=== Exercise brief ===
Copy out every one of the lines below word for word.

=== Rows ===
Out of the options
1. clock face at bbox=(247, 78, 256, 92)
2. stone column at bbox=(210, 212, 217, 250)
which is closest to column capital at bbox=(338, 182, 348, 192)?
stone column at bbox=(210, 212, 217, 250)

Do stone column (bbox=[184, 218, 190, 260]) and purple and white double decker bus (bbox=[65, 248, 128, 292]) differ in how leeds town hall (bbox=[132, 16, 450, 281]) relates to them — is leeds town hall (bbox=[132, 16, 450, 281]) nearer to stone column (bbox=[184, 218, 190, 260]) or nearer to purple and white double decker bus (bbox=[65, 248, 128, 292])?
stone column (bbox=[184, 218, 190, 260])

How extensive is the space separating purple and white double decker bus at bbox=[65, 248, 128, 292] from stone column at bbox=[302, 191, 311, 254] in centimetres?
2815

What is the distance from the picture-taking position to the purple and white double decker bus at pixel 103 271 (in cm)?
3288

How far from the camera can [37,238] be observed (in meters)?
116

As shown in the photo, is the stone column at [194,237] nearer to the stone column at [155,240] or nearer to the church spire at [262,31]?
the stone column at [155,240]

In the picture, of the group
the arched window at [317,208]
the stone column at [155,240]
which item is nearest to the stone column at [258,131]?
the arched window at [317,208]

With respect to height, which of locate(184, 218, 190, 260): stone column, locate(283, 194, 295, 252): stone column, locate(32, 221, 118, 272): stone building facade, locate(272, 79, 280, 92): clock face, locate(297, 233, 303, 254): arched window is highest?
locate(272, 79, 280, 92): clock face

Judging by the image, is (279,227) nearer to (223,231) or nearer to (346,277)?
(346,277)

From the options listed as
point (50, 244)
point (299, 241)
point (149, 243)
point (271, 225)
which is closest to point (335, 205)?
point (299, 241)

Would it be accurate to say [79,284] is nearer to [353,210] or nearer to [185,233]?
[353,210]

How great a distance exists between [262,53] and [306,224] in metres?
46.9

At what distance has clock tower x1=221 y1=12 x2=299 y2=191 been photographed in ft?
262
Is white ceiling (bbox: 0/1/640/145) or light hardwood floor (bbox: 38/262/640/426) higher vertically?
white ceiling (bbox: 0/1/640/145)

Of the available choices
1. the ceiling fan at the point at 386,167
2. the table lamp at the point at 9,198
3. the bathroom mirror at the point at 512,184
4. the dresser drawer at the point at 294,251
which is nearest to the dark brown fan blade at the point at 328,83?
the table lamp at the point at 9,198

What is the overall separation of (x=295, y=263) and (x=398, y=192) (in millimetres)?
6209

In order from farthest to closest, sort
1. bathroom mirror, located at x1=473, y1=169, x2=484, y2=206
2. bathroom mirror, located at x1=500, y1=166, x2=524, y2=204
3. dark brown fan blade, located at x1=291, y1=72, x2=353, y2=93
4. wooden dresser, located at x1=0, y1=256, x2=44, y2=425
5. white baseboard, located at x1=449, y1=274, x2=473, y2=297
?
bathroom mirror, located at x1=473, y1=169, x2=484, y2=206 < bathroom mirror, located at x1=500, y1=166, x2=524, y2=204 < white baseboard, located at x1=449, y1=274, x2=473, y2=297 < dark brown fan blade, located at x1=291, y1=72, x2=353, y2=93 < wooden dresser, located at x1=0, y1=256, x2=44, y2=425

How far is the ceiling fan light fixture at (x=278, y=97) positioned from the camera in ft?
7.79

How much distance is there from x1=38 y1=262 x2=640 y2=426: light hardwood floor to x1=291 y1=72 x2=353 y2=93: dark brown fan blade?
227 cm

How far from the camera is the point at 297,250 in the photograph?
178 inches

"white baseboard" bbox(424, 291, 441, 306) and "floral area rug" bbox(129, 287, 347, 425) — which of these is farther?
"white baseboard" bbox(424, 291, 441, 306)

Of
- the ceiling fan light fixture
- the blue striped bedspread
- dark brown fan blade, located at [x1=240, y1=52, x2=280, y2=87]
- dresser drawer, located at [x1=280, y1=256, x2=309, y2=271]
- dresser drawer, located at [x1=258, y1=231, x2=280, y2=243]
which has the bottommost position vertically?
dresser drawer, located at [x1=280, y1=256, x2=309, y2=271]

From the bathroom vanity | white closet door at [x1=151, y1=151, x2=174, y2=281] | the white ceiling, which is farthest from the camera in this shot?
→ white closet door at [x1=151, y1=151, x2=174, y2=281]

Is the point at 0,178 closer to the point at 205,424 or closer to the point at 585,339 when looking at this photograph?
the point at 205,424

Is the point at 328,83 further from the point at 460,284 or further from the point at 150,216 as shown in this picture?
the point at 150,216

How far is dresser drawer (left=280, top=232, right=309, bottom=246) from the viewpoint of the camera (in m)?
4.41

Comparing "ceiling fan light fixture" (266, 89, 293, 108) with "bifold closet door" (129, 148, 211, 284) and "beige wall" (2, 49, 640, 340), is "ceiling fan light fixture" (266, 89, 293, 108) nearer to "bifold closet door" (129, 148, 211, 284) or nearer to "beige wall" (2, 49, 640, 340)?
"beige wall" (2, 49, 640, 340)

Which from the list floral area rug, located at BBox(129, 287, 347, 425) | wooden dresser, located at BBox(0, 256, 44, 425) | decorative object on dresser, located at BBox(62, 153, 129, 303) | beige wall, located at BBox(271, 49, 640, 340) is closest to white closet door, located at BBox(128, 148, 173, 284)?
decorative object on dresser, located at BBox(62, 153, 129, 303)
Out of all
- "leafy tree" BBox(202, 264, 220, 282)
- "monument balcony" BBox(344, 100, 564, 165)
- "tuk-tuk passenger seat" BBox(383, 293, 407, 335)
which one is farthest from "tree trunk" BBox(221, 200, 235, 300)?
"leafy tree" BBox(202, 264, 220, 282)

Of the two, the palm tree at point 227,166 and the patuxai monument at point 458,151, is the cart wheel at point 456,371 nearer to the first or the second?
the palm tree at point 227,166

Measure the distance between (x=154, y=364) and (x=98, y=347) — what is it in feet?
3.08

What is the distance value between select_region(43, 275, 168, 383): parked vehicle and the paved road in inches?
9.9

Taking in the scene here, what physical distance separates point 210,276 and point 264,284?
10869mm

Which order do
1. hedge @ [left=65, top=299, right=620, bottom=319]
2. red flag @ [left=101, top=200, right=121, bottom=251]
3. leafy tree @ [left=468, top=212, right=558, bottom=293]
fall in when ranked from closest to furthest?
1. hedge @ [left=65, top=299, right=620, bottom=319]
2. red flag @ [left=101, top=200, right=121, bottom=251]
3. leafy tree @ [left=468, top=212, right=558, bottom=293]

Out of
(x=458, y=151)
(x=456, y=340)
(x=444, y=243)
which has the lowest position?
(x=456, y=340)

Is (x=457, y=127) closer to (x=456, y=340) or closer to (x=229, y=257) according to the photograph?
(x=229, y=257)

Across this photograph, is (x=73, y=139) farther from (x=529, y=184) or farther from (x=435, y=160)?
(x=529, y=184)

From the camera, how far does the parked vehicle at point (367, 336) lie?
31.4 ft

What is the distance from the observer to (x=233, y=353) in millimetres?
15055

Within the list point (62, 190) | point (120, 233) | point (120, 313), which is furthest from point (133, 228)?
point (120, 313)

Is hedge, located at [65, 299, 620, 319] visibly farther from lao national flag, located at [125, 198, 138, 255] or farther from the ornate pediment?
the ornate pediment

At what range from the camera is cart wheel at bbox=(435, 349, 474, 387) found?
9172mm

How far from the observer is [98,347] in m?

=== Reply ===
Out of the options
1. clock face at bbox=(247, 78, 256, 92)
2. stone column at bbox=(210, 212, 217, 250)
which is closest to column capital at bbox=(338, 182, 348, 192)?
stone column at bbox=(210, 212, 217, 250)

Do stone column (bbox=[184, 218, 190, 260]) and purple and white double decker bus (bbox=[65, 248, 128, 292]) differ in how leeds town hall (bbox=[132, 16, 450, 281]) relates to them — is leeds town hall (bbox=[132, 16, 450, 281]) nearer to stone column (bbox=[184, 218, 190, 260]) or nearer to purple and white double decker bus (bbox=[65, 248, 128, 292])?
stone column (bbox=[184, 218, 190, 260])

How extensive is the space separating purple and white double decker bus at bbox=[65, 248, 128, 292] from stone column at bbox=[302, 191, 311, 254] in centimetres?
2815

What is the distance from the picture-taking position to the purple and white double decker bus at pixel 103 271 (in cm)?
3288

How far from the camera can [37,238] be observed (in meters)?
116

As shown in the photo, is the stone column at [194,237] nearer to the stone column at [155,240] or nearer to the church spire at [262,31]?
the stone column at [155,240]

In the picture, of the group
the arched window at [317,208]
the stone column at [155,240]
which item is nearest to the stone column at [258,131]?
the arched window at [317,208]

With respect to height, which of locate(184, 218, 190, 260): stone column, locate(283, 194, 295, 252): stone column, locate(32, 221, 118, 272): stone building facade, locate(272, 79, 280, 92): clock face, locate(297, 233, 303, 254): arched window is highest?
locate(272, 79, 280, 92): clock face

Judging by the image, is (279,227) nearer to (223,231) or nearer to (346,277)?
(346,277)

From the options listed as
point (50, 244)
point (299, 241)
point (149, 243)
point (271, 225)
which is closest to point (335, 205)?
point (299, 241)

Would it be accurate to say [79,284] is nearer to [353,210] or nearer to [185,233]?
[353,210]

How great a distance exists between [262,53] and [306,224] in metres?
46.9

At what distance has clock tower x1=221 y1=12 x2=299 y2=191 been photographed in ft?
262
Is white ceiling (bbox: 0/1/640/145) or light hardwood floor (bbox: 38/262/640/426) higher vertically?
white ceiling (bbox: 0/1/640/145)

Of the available choices
1. the ceiling fan at the point at 386,167
2. the table lamp at the point at 9,198
3. the bathroom mirror at the point at 512,184
4. the dresser drawer at the point at 294,251
which is nearest to the dark brown fan blade at the point at 328,83?
the table lamp at the point at 9,198

What is the overall separation of (x=295, y=263) and (x=398, y=192) (in millimetres)?
6209

In order from farthest to closest, sort
1. bathroom mirror, located at x1=473, y1=169, x2=484, y2=206
2. bathroom mirror, located at x1=500, y1=166, x2=524, y2=204
3. dark brown fan blade, located at x1=291, y1=72, x2=353, y2=93
4. wooden dresser, located at x1=0, y1=256, x2=44, y2=425
5. white baseboard, located at x1=449, y1=274, x2=473, y2=297
?
bathroom mirror, located at x1=473, y1=169, x2=484, y2=206 < bathroom mirror, located at x1=500, y1=166, x2=524, y2=204 < white baseboard, located at x1=449, y1=274, x2=473, y2=297 < dark brown fan blade, located at x1=291, y1=72, x2=353, y2=93 < wooden dresser, located at x1=0, y1=256, x2=44, y2=425

How far is the ceiling fan light fixture at (x=278, y=97) positioned from the camera in ft?
7.79

How much distance is there from x1=38 y1=262 x2=640 y2=426: light hardwood floor to x1=291 y1=72 x2=353 y2=93: dark brown fan blade?
227 cm

How far from the camera is the point at 297,250 in the photograph?
178 inches

"white baseboard" bbox(424, 291, 441, 306) and "floral area rug" bbox(129, 287, 347, 425) — which of these is farther?
"white baseboard" bbox(424, 291, 441, 306)

Of
- the ceiling fan light fixture
- the blue striped bedspread
- dark brown fan blade, located at [x1=240, y1=52, x2=280, y2=87]
- dresser drawer, located at [x1=280, y1=256, x2=309, y2=271]
- dresser drawer, located at [x1=258, y1=231, x2=280, y2=243]
which has the bottommost position vertically?
dresser drawer, located at [x1=280, y1=256, x2=309, y2=271]

From the bathroom vanity | white closet door at [x1=151, y1=151, x2=174, y2=281] | the white ceiling, which is farthest from the camera in this shot?
→ white closet door at [x1=151, y1=151, x2=174, y2=281]

Is the point at 0,178 closer to the point at 205,424 or closer to the point at 585,339 when looking at this photograph?
the point at 205,424

Is the point at 328,83 further from the point at 460,284 or further from the point at 150,216 as shown in this picture?
the point at 150,216

How far is dresser drawer (left=280, top=232, right=309, bottom=246) from the viewpoint of the camera (in m)?
4.41

Comparing "ceiling fan light fixture" (266, 89, 293, 108) with "bifold closet door" (129, 148, 211, 284) and "beige wall" (2, 49, 640, 340), is "ceiling fan light fixture" (266, 89, 293, 108) nearer to "bifold closet door" (129, 148, 211, 284) or nearer to "beige wall" (2, 49, 640, 340)?
"beige wall" (2, 49, 640, 340)

Which from the list floral area rug, located at BBox(129, 287, 347, 425) | wooden dresser, located at BBox(0, 256, 44, 425) | decorative object on dresser, located at BBox(62, 153, 129, 303) | beige wall, located at BBox(271, 49, 640, 340) is closest to white closet door, located at BBox(128, 148, 173, 284)?
decorative object on dresser, located at BBox(62, 153, 129, 303)
Out of all
- "leafy tree" BBox(202, 264, 220, 282)
- "monument balcony" BBox(344, 100, 564, 165)
- "tuk-tuk passenger seat" BBox(383, 293, 407, 335)
which one is farthest from "tree trunk" BBox(221, 200, 235, 300)?
"leafy tree" BBox(202, 264, 220, 282)

Of the two, the palm tree at point 227,166 and the patuxai monument at point 458,151, is the cart wheel at point 456,371 nearer to the first or the second?
the palm tree at point 227,166

Measure the distance between (x=154, y=364) and (x=98, y=347) — what is it in feet?
3.08

What is the distance value between select_region(43, 275, 168, 383): parked vehicle and the paved road in inches?
9.9

Taking in the scene here, what physical distance separates point 210,276 and point 264,284?
10869mm

Which order do
1. hedge @ [left=65, top=299, right=620, bottom=319]
2. red flag @ [left=101, top=200, right=121, bottom=251]
3. leafy tree @ [left=468, top=212, right=558, bottom=293]
fall in when ranked from closest to furthest?
1. hedge @ [left=65, top=299, right=620, bottom=319]
2. red flag @ [left=101, top=200, right=121, bottom=251]
3. leafy tree @ [left=468, top=212, right=558, bottom=293]

Out of
(x=458, y=151)
(x=456, y=340)
(x=444, y=243)
which has the lowest position?
(x=456, y=340)

Is (x=457, y=127) closer to (x=456, y=340) or closer to (x=229, y=257) according to the photograph?
(x=229, y=257)

Across this photograph, is (x=73, y=139) farther from (x=529, y=184) or farther from (x=435, y=160)?
(x=529, y=184)

From the camera, how far does the parked vehicle at point (367, 336) lie?
31.4 ft

What is the distance from the observer to (x=233, y=353) in millimetres?
15055

Within the list point (62, 190) | point (120, 233) | point (120, 313), which is furthest from point (133, 228)?
point (120, 313)

Is hedge, located at [65, 299, 620, 319] visibly farther from lao national flag, located at [125, 198, 138, 255] or farther from the ornate pediment?
the ornate pediment

At what range from the camera is cart wheel at bbox=(435, 349, 474, 387) found?
9172mm

How far from the observer is [98,347] in m?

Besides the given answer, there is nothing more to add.